연습 문제:
목록에서 "At what range" 문구가 있는 줄로 시작하여 "9.88 meters" 문구가 있는 줄로 끝나는 부분(양 끝 줄 포함)만 열 이름이 입력과 목표인 두 열짜리 CSV로 고쳐 쓰시오. 항목마다 한 행을 두어 본문은 입력 열에, 답은 목표 열에 넣고, 각 값은 큰따옴표로 감싼 한 필드에 담되 줄바꿈은 공백으로 바꾸시오.

제공 자료:
+ + + +
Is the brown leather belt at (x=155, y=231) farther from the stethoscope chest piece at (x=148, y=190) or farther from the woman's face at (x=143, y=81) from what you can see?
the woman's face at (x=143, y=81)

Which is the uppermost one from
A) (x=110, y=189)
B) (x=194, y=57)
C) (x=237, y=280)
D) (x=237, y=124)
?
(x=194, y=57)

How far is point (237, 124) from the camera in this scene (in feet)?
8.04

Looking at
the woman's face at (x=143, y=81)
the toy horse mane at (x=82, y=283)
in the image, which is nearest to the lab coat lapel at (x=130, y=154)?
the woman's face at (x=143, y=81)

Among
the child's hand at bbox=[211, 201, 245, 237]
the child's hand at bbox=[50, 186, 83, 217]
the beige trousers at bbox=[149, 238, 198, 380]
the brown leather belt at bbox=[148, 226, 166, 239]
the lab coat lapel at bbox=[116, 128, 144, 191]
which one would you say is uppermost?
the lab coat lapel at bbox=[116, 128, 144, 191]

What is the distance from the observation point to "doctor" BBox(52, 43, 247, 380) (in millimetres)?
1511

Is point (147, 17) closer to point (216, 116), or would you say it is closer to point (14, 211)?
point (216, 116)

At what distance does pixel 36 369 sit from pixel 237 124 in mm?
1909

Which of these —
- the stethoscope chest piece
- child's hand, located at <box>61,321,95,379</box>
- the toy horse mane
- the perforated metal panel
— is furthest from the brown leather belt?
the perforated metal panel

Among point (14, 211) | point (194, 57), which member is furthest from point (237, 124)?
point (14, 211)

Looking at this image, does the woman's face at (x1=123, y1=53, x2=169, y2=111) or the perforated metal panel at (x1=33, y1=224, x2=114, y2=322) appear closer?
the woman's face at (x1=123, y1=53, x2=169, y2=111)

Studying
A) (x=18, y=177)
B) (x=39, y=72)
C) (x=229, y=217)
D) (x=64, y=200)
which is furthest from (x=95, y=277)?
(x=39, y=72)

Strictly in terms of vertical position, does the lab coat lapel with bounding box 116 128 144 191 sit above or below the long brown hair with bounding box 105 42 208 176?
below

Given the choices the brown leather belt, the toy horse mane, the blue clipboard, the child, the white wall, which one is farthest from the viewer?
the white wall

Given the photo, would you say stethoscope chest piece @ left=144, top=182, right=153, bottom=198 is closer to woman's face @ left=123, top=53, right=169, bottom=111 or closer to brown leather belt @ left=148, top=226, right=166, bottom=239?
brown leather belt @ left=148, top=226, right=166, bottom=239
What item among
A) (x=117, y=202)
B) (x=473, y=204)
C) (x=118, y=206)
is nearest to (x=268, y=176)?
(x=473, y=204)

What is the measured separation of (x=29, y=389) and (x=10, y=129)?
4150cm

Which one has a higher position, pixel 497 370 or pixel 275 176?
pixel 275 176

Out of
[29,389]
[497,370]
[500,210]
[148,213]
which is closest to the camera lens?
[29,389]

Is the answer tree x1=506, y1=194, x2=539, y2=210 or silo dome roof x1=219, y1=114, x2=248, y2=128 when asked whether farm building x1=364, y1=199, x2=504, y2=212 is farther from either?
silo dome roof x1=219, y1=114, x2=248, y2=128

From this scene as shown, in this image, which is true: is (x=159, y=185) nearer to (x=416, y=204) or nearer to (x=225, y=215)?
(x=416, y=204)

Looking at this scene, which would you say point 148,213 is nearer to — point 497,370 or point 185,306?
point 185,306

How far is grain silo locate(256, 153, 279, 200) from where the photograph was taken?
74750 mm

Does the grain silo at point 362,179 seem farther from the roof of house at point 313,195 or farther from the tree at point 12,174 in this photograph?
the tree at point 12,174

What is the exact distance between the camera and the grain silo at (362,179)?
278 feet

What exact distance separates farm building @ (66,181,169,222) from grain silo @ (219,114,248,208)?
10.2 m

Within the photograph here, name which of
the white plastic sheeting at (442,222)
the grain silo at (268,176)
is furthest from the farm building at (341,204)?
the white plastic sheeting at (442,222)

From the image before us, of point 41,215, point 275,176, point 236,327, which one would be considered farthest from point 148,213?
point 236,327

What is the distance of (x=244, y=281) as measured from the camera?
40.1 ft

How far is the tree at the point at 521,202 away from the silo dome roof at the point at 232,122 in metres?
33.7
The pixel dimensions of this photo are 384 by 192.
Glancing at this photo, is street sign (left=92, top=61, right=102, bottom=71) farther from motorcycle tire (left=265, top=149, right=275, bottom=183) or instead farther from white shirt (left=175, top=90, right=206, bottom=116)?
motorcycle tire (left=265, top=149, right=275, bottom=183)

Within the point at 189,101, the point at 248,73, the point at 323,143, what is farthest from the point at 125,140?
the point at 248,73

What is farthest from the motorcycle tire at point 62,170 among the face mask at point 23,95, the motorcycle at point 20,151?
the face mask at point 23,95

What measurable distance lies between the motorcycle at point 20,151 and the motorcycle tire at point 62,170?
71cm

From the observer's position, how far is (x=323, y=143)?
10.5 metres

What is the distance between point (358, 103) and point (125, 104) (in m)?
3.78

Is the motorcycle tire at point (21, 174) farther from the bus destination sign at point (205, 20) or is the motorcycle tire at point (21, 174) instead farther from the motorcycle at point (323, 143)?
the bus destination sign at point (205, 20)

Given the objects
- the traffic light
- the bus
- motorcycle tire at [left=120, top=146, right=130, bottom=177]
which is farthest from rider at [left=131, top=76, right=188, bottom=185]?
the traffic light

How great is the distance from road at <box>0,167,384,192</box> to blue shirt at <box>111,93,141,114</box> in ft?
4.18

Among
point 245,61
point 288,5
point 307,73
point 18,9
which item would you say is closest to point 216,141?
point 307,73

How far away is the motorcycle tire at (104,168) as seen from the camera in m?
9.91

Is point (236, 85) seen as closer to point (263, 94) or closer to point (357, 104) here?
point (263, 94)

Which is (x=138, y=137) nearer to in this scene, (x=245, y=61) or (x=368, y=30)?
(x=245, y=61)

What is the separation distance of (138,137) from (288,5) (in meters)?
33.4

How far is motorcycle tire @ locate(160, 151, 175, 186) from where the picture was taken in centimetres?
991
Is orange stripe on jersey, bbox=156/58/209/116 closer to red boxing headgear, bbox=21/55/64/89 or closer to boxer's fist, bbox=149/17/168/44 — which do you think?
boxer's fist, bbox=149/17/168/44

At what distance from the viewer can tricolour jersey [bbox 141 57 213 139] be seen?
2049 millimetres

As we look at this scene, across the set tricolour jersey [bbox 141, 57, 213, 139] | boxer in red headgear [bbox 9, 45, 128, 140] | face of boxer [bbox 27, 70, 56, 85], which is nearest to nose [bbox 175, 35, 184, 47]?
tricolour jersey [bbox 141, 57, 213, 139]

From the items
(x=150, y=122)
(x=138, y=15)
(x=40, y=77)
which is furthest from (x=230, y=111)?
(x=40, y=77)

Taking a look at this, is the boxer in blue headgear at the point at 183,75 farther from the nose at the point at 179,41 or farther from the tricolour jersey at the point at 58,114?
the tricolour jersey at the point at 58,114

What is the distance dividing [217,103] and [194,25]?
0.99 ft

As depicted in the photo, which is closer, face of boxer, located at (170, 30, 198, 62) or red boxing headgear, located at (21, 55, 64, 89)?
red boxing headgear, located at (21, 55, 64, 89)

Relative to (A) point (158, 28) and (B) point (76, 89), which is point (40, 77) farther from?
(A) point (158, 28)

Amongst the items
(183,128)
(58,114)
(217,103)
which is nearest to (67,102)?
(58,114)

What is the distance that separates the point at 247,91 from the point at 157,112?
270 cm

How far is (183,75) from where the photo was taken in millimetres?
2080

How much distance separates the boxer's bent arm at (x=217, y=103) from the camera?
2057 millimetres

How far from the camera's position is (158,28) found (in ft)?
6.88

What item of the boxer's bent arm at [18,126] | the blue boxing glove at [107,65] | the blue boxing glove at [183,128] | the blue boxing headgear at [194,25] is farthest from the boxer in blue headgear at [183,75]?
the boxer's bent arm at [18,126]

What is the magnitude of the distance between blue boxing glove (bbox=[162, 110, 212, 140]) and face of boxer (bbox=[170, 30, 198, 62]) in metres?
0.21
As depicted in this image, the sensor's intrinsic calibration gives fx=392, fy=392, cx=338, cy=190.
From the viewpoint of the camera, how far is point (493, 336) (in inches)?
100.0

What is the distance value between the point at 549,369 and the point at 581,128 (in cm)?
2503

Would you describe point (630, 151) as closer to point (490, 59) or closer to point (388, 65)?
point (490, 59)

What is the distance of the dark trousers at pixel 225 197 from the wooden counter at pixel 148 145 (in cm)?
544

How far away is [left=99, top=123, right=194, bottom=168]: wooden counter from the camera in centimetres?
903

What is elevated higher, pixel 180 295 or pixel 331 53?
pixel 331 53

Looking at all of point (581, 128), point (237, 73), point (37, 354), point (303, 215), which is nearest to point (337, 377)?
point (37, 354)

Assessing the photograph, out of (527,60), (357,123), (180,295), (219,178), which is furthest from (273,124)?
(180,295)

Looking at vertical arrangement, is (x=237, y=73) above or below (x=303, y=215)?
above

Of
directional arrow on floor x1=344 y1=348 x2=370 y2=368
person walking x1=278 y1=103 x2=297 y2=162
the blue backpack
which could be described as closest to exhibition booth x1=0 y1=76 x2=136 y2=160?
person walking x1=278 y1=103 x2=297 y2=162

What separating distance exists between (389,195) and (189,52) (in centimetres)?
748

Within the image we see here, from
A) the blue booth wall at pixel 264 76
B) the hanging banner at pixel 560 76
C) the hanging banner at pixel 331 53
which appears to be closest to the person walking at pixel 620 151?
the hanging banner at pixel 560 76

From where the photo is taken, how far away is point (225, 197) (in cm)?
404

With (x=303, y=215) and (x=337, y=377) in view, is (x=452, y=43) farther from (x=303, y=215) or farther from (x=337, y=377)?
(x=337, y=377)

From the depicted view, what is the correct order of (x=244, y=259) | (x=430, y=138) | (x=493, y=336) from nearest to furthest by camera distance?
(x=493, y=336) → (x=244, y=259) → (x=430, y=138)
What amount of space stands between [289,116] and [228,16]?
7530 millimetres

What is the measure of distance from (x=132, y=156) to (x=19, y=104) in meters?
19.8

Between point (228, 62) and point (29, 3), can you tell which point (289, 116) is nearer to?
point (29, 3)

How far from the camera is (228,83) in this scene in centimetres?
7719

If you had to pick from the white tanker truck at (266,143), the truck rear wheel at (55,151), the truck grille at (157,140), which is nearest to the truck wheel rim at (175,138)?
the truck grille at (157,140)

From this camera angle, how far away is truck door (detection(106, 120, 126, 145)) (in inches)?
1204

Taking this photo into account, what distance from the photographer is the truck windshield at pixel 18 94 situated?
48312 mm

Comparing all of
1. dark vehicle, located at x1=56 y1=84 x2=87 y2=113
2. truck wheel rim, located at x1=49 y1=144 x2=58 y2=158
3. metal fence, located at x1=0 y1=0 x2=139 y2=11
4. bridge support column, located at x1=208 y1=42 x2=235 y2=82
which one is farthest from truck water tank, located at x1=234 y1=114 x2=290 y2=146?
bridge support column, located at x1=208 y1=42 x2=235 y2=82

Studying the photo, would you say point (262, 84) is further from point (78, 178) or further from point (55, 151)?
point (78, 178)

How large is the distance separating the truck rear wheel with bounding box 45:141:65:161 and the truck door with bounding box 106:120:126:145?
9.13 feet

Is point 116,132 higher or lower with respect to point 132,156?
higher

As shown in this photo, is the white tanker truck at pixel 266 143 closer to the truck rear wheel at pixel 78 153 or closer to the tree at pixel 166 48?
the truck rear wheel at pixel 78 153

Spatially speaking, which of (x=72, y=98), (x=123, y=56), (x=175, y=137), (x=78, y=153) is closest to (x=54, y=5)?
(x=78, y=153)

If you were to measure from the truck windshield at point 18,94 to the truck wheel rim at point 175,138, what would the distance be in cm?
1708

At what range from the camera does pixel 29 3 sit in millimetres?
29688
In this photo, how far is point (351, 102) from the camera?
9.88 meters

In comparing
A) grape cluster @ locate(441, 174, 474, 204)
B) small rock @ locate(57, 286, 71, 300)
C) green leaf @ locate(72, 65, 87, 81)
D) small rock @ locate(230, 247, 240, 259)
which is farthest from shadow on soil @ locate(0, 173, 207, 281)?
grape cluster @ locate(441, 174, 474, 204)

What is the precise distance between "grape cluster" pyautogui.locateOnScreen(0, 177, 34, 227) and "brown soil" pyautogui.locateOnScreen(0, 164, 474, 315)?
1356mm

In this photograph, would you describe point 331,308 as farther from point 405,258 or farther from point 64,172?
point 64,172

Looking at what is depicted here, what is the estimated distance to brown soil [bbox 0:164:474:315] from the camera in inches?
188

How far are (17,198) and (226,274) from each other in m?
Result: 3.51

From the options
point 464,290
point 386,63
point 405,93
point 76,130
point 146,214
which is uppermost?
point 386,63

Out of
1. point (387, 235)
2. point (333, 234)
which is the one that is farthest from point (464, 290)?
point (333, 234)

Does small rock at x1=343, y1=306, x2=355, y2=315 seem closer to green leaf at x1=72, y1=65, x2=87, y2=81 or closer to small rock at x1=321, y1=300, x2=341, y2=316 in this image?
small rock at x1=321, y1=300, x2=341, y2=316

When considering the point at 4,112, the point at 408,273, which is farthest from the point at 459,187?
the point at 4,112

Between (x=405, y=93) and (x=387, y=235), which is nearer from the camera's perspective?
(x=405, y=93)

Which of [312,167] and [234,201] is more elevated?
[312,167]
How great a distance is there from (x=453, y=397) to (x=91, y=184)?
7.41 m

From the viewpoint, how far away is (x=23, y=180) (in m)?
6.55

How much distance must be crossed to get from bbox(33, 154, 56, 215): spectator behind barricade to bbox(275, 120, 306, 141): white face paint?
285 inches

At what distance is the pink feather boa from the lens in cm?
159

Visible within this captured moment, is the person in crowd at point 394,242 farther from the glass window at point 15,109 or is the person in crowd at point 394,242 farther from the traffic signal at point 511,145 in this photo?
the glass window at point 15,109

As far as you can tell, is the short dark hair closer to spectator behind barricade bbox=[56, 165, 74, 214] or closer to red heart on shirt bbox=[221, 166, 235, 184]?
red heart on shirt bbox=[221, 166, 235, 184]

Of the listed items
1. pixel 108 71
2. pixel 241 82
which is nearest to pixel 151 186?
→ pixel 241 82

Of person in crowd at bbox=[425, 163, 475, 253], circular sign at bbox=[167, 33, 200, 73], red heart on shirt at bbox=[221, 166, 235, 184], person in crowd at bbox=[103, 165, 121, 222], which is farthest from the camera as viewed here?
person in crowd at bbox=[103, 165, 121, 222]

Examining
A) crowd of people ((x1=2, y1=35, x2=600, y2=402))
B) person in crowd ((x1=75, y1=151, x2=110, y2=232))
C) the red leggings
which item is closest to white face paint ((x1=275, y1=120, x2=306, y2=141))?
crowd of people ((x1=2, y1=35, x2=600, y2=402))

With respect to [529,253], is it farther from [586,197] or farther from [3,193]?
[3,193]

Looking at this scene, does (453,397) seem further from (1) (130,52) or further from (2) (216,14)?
+ + + +
정답:
입력,목표
"At what range from the camera does pixel 29 3 sit in millimetres?","29688"
"In this photo, how far is point (351, 102) from the camera?","9.88 meters"